The song was first recorded for their self-titled independent cassette in 1992. It was re-recorded in 1993 for their debut album, Bargainville, with a few changes to the lyrics, including the replacement of some authors with others. The Bargainville version is the one best known to fans, and was also the one performed live by the band, as on their live album Live Noise. The Bargainville version was released as the second single from the album, and reached #1 on the RPM Canadian Content chart.

The song tells the story of a man whose girlfriend seems to be more interested in books than in him. The man is frustrated when he starts having other reading-related problems (such as his doctor delaying their appointment until after he finishes his book, and his relationship counsellor giving him a bunch of books to read). Eventually he comes around, however, when he and his significant other attend an author's night event where they meet and party with several famous authors, leading the singer to declare, "these writer types are a scream!" The band tweaked the song in reaction to events. The Robertson Davies couplet was originally "Who needs a shave? He's/Robertson Davies!" After the author's death in 1995, the band replaced the word "shave" with "grave."
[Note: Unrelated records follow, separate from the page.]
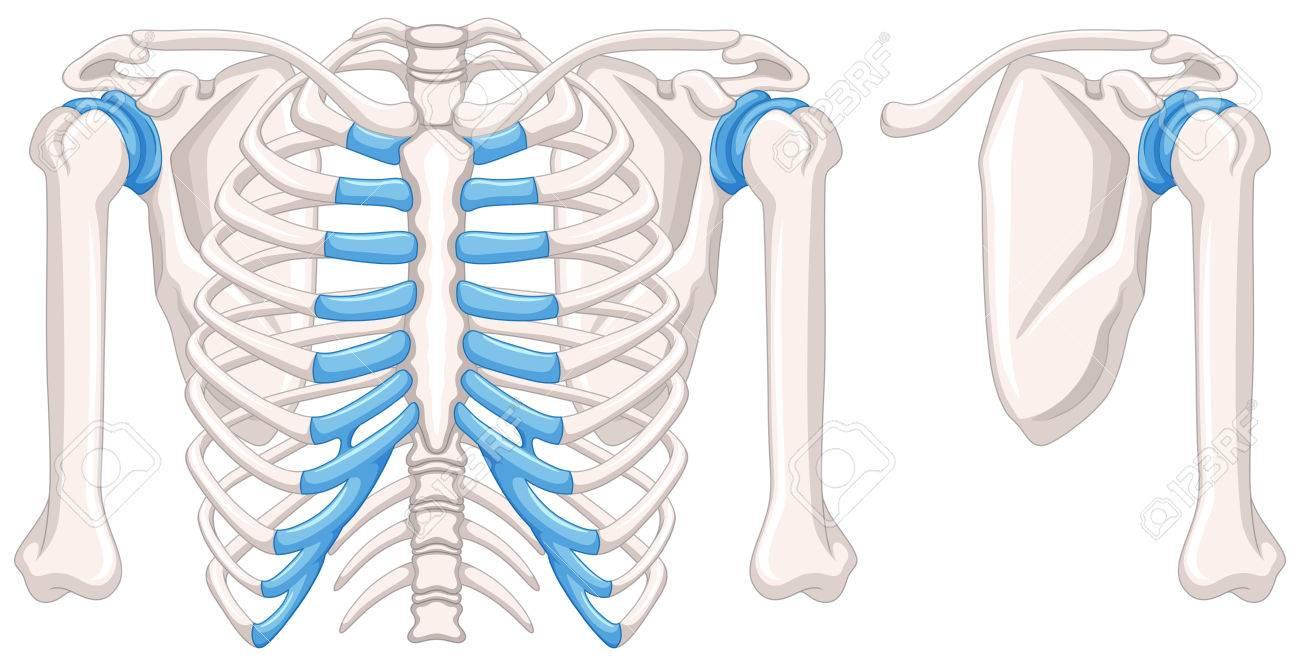 Diagrama Que Muestra Los Huesos Del Hombro Ilustración Ilustraciones ...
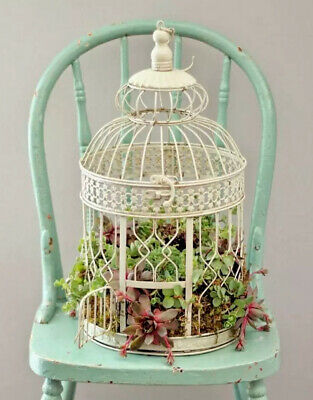 Antique White French Style Steel Bird Cage Decorative Indoor/Outdoor Metal
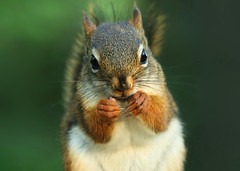 Punchy the Squirrel (nature55) Tags: nature outdoors nice squirrel searchthebest sweet wildlife punchy naturesfinest punchythesquirrel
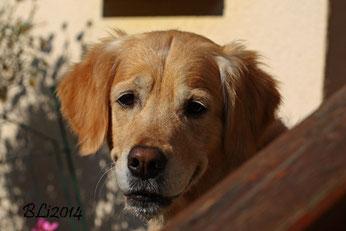 Blue 2014: Sie musste doch mal neugierig nachschauen, was ich da so treibe (Balkonblumen fotografieren....)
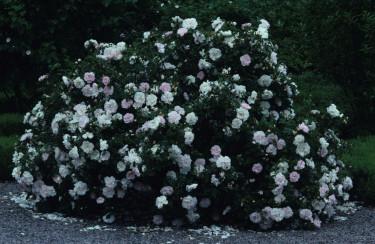 En härdig buske i full flor. Foto: Lars-Åke Gustavsson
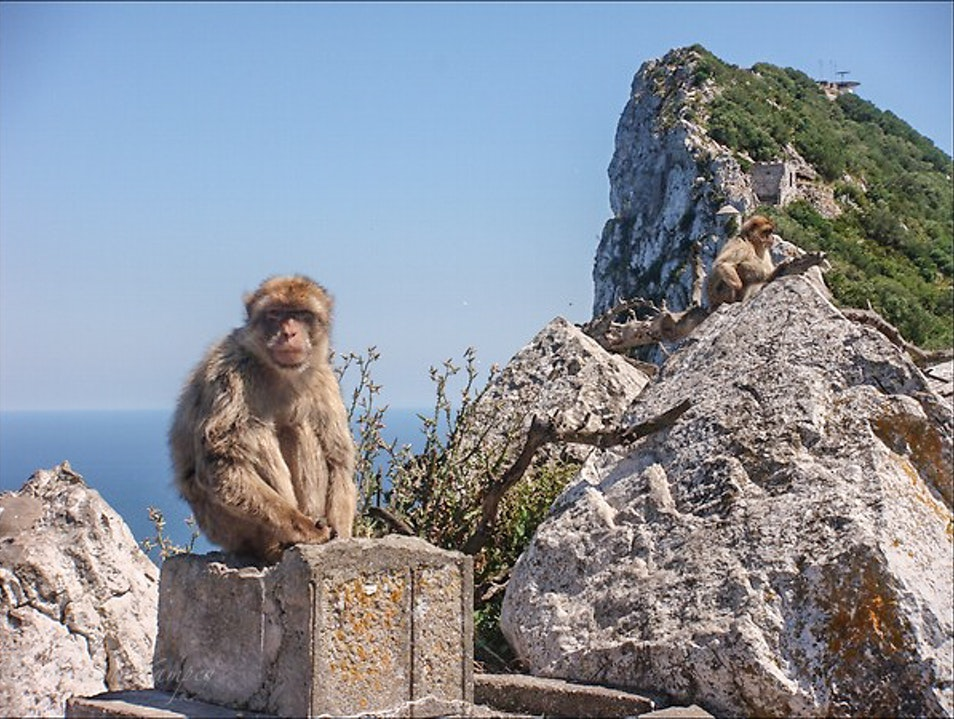 Don't feed the macaques! Gibraltar  Gibraltar
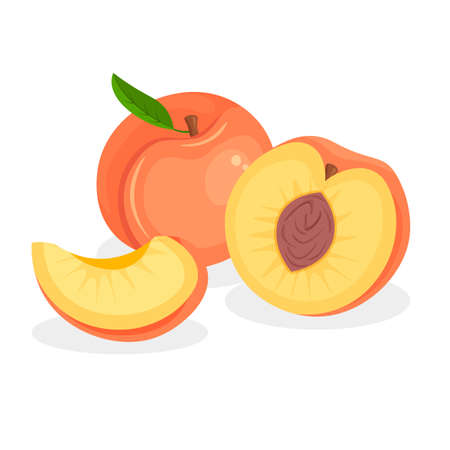 Fresh whole, half, cut slice and piece of peach isolated on white background. Vegan food vector icons in a trendy cartoon style. Healthy concept.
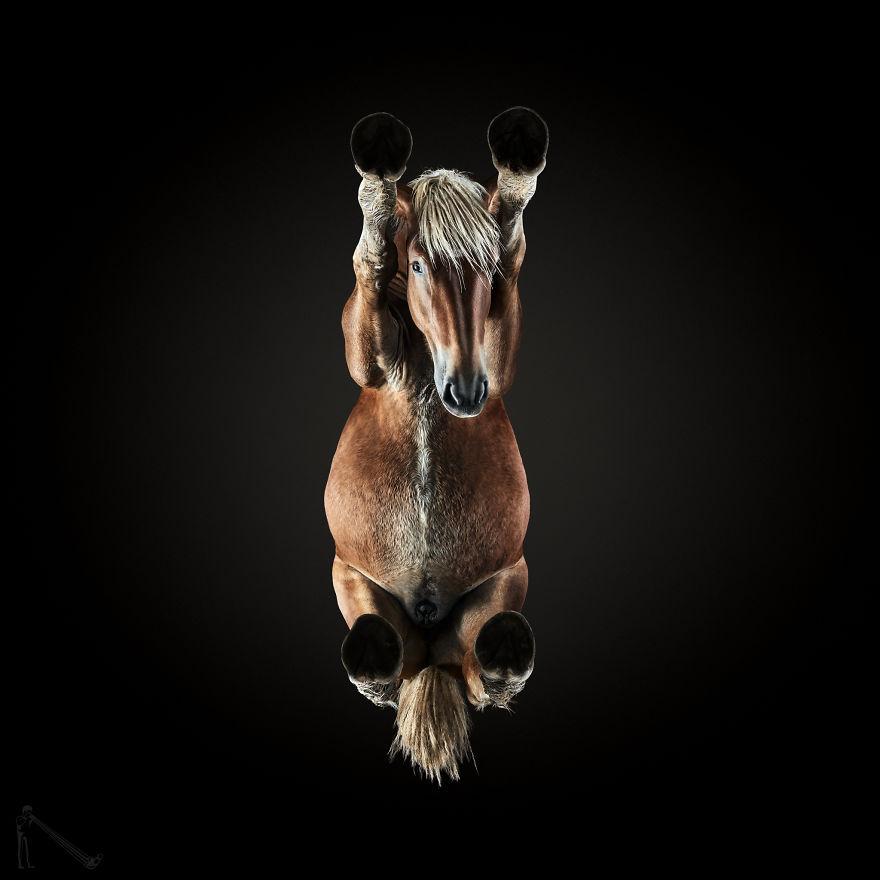 Φωτογράφιες αλόγων από μια περίεργη οπτική γωνία που δεν έχετε ξαναδεί! άλογα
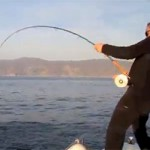 Pêche à la mouche parmi les thons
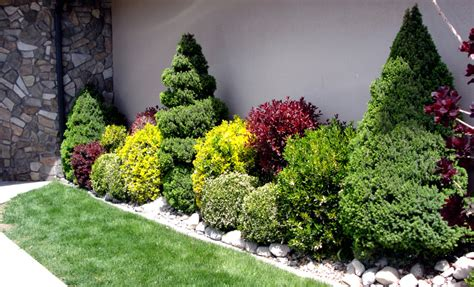 landscaping with flowers and shrubs great basin natives three favorite shrubs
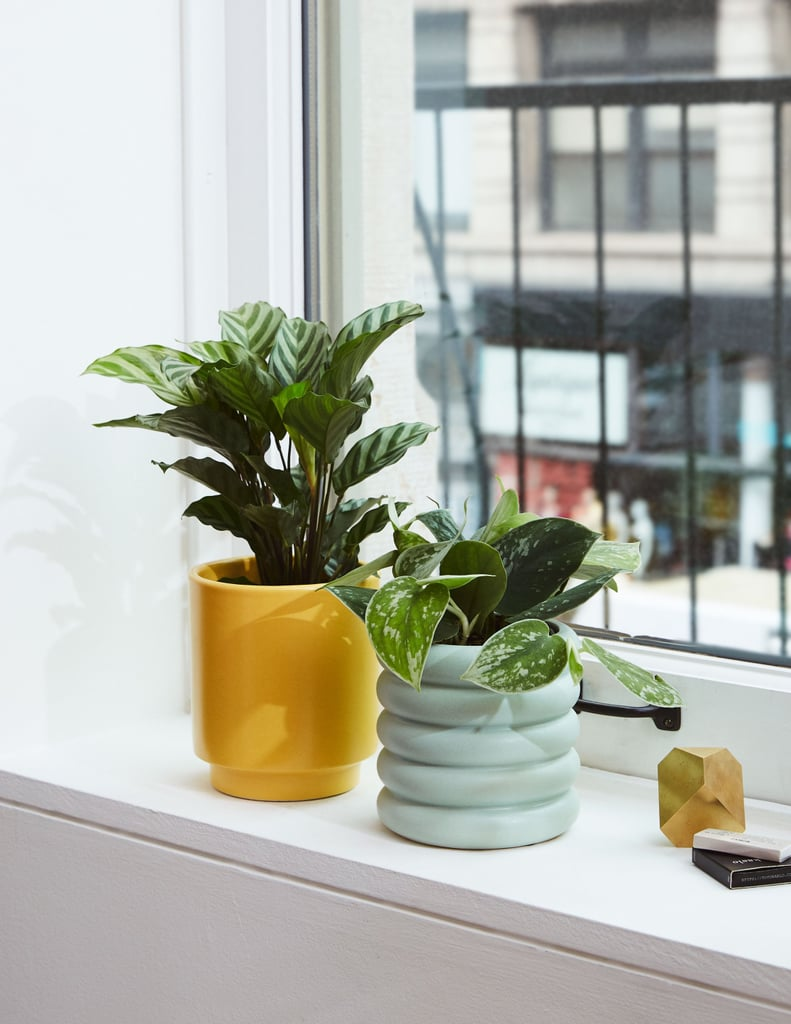 Decorate Your Dorm in Plants Galore! 51 Greens That Can Handle Tough Love and Tiny Spaces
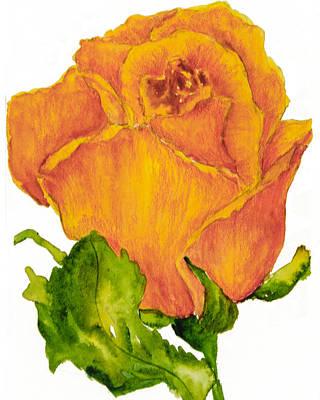 Yellow Rose Bud Art Print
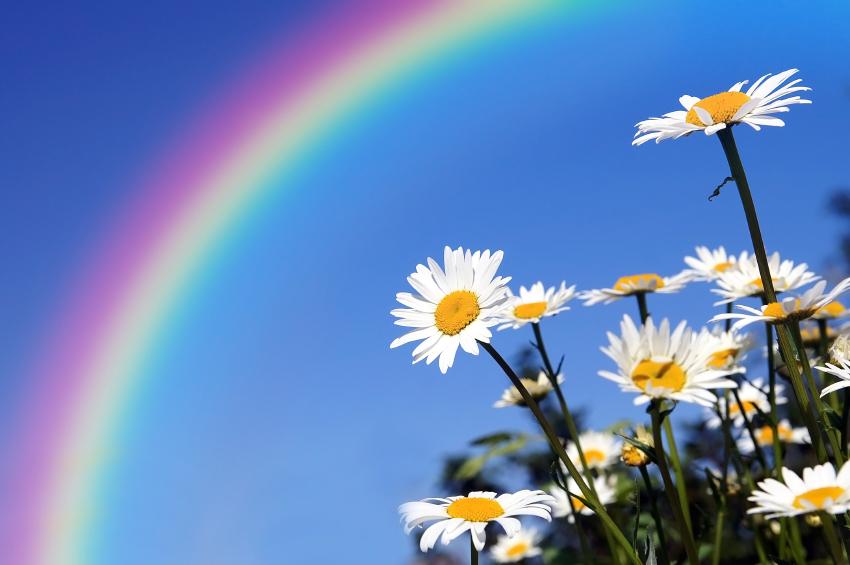 Daisies under a rainbow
==Authors mentioned in the song==
In the album version, the authors mentioned are, in order:

- Gabriel García Márquez
- William S. Burroughs (not in the original version)
- bell hooks (Jane Rule in the original version)
- Pierre Berton
- Mario Puzo (Daniel Richler in the original version)
- W.P. Kinsella
- Margaret Atwood
- Robertson Davies (mentioned twice in the original version)
- Michael Ondaatje
- Doris Lessing

The tabloid newspaper, the Toronto Sun, is also mentioned.